Sunday 30 March 2014

Yee Sook Yung, Blue Ceramics and Gold

2010
Ceramic trash, epoxy, 24k gold leaf
 
Upon seeing this advert in an old copy of Art Review, I did a little digging on the artist.

Website: http://www.yeesookyung.com/


Using what is thrown aside and normally thrown away by a ceramics master. An artisan who reproduces old Korean ceramics (Joseon Baekja or Celadon), the pieces deemed by the master as not up to a high enough standard are cast out.
After baking in a kiln by using the old method, these Korean ceramic masters break almost 70 percent of the porcelains, they don't reach up to their masterpiece standards. Then she takes over, putting 'the broken bits and pieces of ceramic trash together one by one as if I'm putting together a jigsaw puzzle. And I cover the seams with 24 karat gold leaf. The result was uncanny and bumpy objects. Each broken piece operates as a self forming into an infinite proliferation toward as unexpected fabrication-fictitious loquacity and stuttering discards from standard conventional masterpieces.' (Yung, 2014.)

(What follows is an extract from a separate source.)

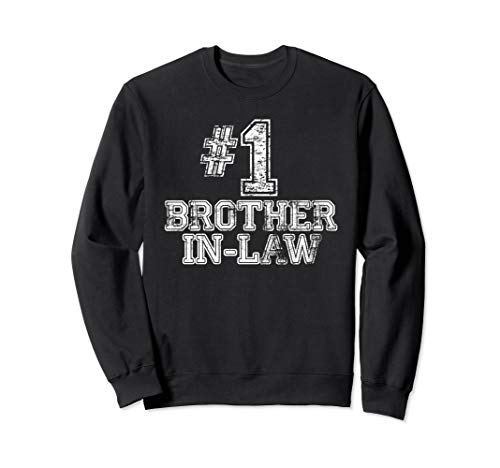 #1 Brother-in-Law - Number One Sports Gift Sweatshirt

Yung works with these pieces like she is forming a 3D collage, with cracks and raw or rough edges imitating the torn edges found on paper and card, and representing similarities with the sculptural forms of Henry Moor works, in terms of curved and bulbous shapes that look like their glooping in places and splitting by process of mitosis, a fantastic mess of what has been chucked. Busts and bodies and displayed limbs and creeping trunks that weave and wind and grow into obtuse shapes. These works give us a glimpse of a mastery that we may never really see again. Each piece is unique, and special in its present particular state, unlike the historical whole counterparts that are copied from - these have rebelled against their identities, their beautiful shapes becoming grotesque but then so brilliantly given lines of gold. Precious again.
 

 
References:
Art Review. (2011) 'Yee Sook Yung 14.01.11 - 17.02.11', [Advertisement] issue. 47, January - February 2011, p.13.